There is the crux of the problem. Instead of learning from the past and moving beyond its limitations, moving on to a completely fresh understanding of shared brotherhood, people seem to prefer to wallow in the past, to recycle the hatred and blame, and to perpetuate the sense of victimhood and accusation, generation after generation.    For them issues of race become an abiding obsession that eats them up from within. They want their children to carry their pain and anger forward. This isn't a helpful attitude to pass on to children.
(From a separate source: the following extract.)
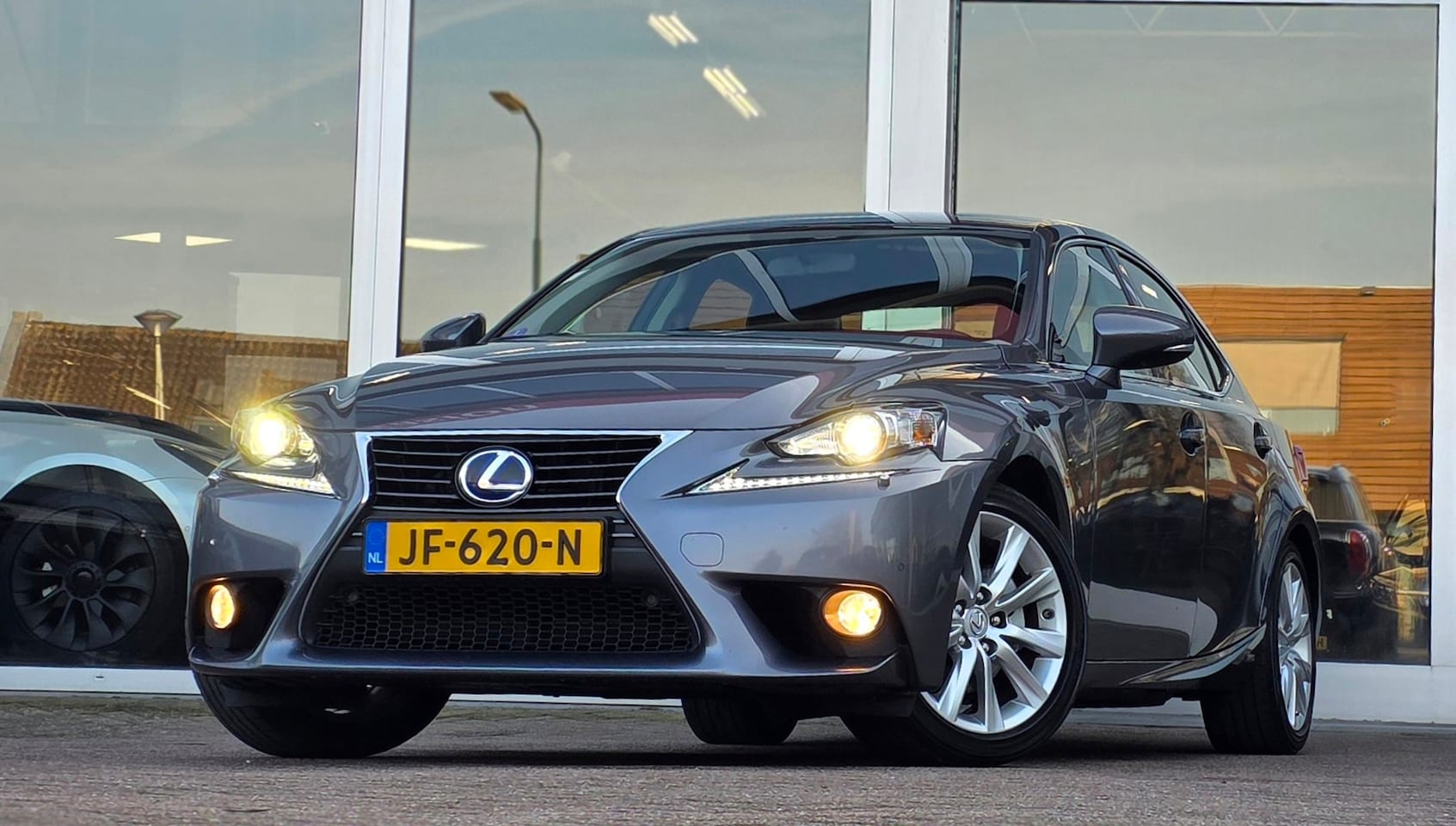 Lexus IS - 300h Business Line Pro 100% Lexus onderhouden Trekhaak 2e Eigenaar Mooi - AutoWereld.nl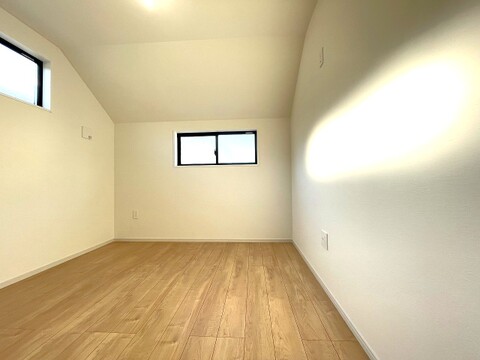 2階5.2帖の洋室はお子様の初めての一人部屋にぴったりの、心安らぐプライベート空間。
By the way, the above passage was taken from a very positive review of "In the Heat of the Night", a brilliant movie with Sydney Poitier, outstanding in that it does not stoop to preachy and cardboard stereotyping of racism, but shows it in both its crude and its more subtle manifestations. Both the redneck white sherriff AND the more enlightened black police officer from Philadelphia are shown to be carrying racial prejudice...but in the case of Poitier's character it is far more subtle...and even he is surprised when directly confronted with his own prejudice, his own desire to "get even", not least because it interferes with him being able to do his job as he would want to...impartially and with total objectivity. He and the southern sherrif both become wiser men and they learn to respect and even like one another by the end of the film...not as a northern black man and a southern white man, but as two flawed human beings who recognize the good points and value in one another, despite the flaws. That's something to see. It's a wonderful movie.